The SEC also proposed a rule that would require immediate public disclosure of which dark pool executed a trade. The proposal wouldn’t apply to trades exceeding $200,000.

Mutual Fund Investors

The exemptions would allow mutual funds and other big investors to seek bids without moving the market. Firms specializing in large orders account for 8 percent of all dark- pool trading in the U.S., according to data compiled by Aite Group LLC, a financial- services consultant in Boston.

Transactions are biggest at New York-based Liquidnet Holdings Inc. and Pipeline Trading Systems LLC, where orders average 50,000 shares. That compares with 300 to 450 shares at venues such as Getco Execution Services, run by Chicago-based Getco LLC.
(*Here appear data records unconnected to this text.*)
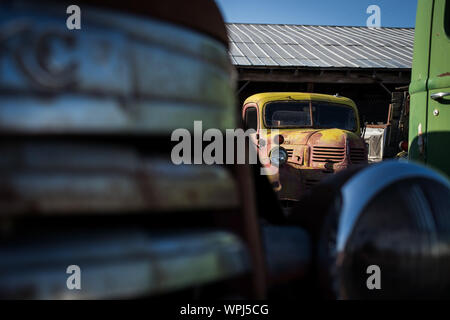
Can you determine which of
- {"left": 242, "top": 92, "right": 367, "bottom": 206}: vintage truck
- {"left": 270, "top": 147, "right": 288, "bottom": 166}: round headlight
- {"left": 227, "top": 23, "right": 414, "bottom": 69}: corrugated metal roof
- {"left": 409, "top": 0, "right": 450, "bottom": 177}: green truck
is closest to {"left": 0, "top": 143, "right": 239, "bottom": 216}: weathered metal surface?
{"left": 409, "top": 0, "right": 450, "bottom": 177}: green truck

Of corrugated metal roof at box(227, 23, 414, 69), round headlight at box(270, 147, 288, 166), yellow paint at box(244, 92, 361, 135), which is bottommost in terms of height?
round headlight at box(270, 147, 288, 166)

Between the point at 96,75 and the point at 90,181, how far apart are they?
0.48 ft

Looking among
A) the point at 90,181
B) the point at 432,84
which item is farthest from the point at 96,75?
the point at 432,84

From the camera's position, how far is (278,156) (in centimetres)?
598

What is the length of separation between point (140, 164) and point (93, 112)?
10cm

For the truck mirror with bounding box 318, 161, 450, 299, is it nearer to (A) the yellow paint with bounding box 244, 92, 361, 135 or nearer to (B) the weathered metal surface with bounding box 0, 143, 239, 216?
(B) the weathered metal surface with bounding box 0, 143, 239, 216

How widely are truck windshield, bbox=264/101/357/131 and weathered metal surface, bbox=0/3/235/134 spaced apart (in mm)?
6058

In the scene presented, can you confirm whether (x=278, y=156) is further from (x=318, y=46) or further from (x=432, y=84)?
(x=318, y=46)

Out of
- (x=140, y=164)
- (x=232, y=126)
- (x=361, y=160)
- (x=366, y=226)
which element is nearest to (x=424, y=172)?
(x=366, y=226)

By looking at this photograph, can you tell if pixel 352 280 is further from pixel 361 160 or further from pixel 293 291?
pixel 361 160

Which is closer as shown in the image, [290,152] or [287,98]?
[290,152]

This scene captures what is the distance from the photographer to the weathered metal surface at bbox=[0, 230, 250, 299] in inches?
20.9

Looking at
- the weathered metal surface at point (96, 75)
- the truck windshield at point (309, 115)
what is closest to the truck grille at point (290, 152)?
the truck windshield at point (309, 115)

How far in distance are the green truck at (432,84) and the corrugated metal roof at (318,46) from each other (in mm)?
12434
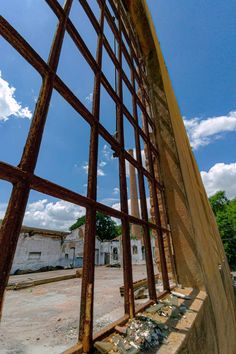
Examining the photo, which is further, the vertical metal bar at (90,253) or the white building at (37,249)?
the white building at (37,249)

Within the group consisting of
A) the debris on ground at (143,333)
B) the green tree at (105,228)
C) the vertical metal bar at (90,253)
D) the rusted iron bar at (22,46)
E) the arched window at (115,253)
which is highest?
the green tree at (105,228)

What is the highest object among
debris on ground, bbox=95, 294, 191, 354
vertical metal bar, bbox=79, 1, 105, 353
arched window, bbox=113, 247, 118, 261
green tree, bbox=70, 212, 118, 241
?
green tree, bbox=70, 212, 118, 241

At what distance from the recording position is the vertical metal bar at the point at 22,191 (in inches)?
20.1

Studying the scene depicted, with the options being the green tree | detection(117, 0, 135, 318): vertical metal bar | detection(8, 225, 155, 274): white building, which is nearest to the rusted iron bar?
detection(117, 0, 135, 318): vertical metal bar

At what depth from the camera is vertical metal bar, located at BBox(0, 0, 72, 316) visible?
0.51 meters

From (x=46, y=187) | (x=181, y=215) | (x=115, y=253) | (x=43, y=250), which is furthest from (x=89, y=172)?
(x=115, y=253)

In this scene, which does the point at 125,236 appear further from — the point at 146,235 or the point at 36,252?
the point at 36,252

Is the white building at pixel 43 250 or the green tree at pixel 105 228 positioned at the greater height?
the green tree at pixel 105 228

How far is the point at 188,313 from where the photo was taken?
1.16m

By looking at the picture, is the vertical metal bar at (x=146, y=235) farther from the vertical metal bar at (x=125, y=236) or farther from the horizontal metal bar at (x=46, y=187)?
the horizontal metal bar at (x=46, y=187)

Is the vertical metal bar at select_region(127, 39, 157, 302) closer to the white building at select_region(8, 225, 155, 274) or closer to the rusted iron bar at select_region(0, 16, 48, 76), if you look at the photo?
the rusted iron bar at select_region(0, 16, 48, 76)

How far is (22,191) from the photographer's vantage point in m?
0.59

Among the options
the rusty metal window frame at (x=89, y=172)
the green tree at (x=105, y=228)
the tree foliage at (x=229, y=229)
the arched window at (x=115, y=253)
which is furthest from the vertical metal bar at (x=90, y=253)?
the green tree at (x=105, y=228)

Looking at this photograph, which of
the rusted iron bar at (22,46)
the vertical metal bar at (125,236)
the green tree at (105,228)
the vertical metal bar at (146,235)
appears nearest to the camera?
the rusted iron bar at (22,46)
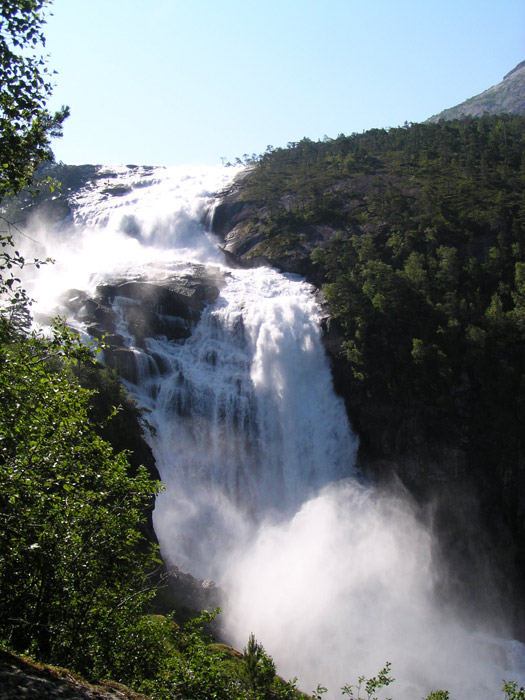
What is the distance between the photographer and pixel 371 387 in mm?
47188

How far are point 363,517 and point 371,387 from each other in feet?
40.4

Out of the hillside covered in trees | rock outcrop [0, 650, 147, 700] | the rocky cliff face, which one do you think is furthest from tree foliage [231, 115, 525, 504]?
rock outcrop [0, 650, 147, 700]

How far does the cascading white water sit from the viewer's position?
3228cm

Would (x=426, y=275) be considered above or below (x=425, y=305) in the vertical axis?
above

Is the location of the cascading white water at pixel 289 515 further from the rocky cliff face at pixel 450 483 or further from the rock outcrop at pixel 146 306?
the rocky cliff face at pixel 450 483

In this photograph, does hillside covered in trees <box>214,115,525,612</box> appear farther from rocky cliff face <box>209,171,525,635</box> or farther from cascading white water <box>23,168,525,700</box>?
cascading white water <box>23,168,525,700</box>

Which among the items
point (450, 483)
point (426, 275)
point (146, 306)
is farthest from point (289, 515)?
point (426, 275)

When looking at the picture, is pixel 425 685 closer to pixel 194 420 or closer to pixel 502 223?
pixel 194 420

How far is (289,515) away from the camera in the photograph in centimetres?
4078

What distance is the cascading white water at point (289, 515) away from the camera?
3228 centimetres

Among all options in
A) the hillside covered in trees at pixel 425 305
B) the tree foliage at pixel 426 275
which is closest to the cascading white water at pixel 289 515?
the hillside covered in trees at pixel 425 305

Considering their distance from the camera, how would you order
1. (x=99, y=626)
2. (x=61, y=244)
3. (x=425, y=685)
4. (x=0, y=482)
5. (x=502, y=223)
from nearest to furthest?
(x=0, y=482) < (x=99, y=626) < (x=425, y=685) < (x=502, y=223) < (x=61, y=244)

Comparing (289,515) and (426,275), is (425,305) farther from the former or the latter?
(289,515)

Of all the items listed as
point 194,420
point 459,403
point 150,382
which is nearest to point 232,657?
point 194,420
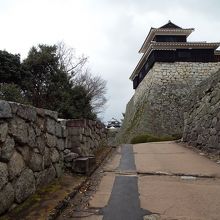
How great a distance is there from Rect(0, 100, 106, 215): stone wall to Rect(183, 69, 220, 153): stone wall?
554 cm

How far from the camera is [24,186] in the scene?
13.5 feet

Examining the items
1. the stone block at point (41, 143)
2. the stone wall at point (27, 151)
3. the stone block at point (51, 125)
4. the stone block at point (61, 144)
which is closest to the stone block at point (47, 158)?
the stone wall at point (27, 151)

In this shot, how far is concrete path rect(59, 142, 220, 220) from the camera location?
13.3 feet

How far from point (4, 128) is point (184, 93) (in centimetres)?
3116

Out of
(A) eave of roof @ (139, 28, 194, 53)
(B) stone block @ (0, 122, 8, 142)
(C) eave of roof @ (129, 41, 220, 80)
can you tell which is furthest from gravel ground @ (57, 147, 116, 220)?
(A) eave of roof @ (139, 28, 194, 53)

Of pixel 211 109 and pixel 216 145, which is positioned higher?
pixel 211 109

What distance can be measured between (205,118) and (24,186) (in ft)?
28.2

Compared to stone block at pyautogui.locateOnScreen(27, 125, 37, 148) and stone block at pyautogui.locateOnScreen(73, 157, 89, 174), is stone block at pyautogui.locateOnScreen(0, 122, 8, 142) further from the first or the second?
stone block at pyautogui.locateOnScreen(73, 157, 89, 174)

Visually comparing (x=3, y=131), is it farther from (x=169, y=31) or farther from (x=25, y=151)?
(x=169, y=31)

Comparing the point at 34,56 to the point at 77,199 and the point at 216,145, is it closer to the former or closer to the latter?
the point at 216,145

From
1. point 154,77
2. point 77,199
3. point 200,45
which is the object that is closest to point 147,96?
point 154,77

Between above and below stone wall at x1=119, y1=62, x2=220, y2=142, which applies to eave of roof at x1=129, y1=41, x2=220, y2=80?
above

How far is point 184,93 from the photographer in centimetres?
3347

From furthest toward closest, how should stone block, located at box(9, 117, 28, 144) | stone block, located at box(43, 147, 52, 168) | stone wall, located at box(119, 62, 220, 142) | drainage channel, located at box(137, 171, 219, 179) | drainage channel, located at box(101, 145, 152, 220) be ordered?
1. stone wall, located at box(119, 62, 220, 142)
2. drainage channel, located at box(137, 171, 219, 179)
3. stone block, located at box(43, 147, 52, 168)
4. drainage channel, located at box(101, 145, 152, 220)
5. stone block, located at box(9, 117, 28, 144)
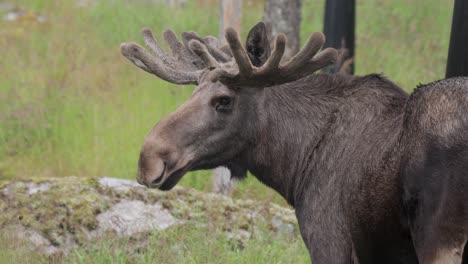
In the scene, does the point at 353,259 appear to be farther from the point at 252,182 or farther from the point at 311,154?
the point at 252,182

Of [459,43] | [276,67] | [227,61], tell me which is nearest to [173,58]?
[227,61]

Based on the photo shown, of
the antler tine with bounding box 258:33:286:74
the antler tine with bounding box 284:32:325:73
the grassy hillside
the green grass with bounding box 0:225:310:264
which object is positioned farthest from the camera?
the grassy hillside

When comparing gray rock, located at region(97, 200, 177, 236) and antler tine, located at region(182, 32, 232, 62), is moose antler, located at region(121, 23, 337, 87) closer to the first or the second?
antler tine, located at region(182, 32, 232, 62)

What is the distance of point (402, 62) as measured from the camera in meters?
13.0

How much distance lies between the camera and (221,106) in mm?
5129

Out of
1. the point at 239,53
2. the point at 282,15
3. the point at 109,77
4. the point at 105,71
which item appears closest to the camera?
the point at 239,53

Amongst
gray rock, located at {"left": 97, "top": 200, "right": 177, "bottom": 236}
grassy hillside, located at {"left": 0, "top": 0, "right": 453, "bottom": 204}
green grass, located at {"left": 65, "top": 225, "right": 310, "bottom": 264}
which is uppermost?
grassy hillside, located at {"left": 0, "top": 0, "right": 453, "bottom": 204}

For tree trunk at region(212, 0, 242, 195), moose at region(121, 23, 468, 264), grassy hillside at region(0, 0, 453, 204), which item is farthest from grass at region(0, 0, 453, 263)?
moose at region(121, 23, 468, 264)

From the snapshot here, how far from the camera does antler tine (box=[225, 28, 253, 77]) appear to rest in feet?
15.6

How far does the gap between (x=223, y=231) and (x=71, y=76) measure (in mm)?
5004

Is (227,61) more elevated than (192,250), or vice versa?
(227,61)

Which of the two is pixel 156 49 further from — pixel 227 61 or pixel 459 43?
pixel 459 43

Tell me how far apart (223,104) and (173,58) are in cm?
66

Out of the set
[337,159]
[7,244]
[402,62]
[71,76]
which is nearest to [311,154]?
[337,159]
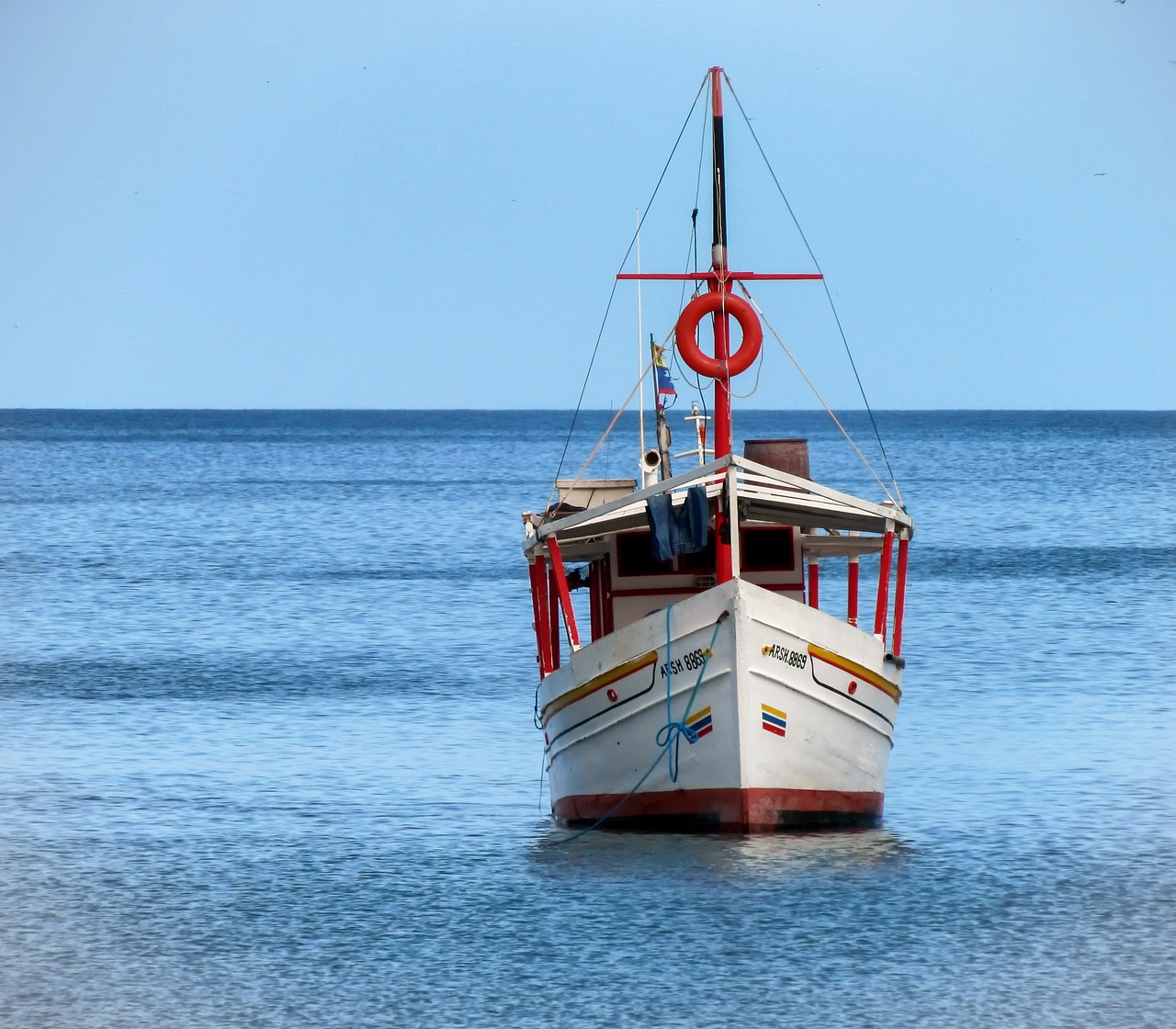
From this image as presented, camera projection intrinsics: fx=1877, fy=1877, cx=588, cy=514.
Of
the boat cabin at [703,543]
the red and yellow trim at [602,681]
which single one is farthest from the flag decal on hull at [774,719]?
the boat cabin at [703,543]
The SEC will seek comment from securities firms, exchanges and investors for 90 days before the agency decides whether to hold a second vote to make the proposals binding.

SEC Commissioner Kathleen Casey, a Republican, said the agency should develop a “deeper understanding” of dark pools and high-frequency trading before imposing stiffer regulations.

Off-Exchange Benefits

The growth of stock trading off exchanges has led to benefits, including faster execution of trades, more consumer choice and financial innovation, Casey said.

“The regulatory process re-thinking market structure” must be “driven by data, not politics or unfounded assumptions,” Casey said. “If we rush to regulate without complete understanding of the extent to which complex and dynamic activities may be interrelated, the specter of unintended consequences looms large.”

SEC staff members said they are conducting a broader review and intend to seek feedback from market participants.

Dark pools reduce costs and benefit small investors by letting mutual funds buy and sell securities in private, Goldman Sachs said in a statement posted on its Web site yesterday.

“Institutional investors can improve their trading performance by executing in an anonymous manner that diminishes their footprint,” according to Goldman Sachs, the most- profitable securities firm in history. “In doing so, the clients of these institutional investors, for example mutual funds and pension funds where the bulk of small investors have their money invested, are direct beneficiaries.”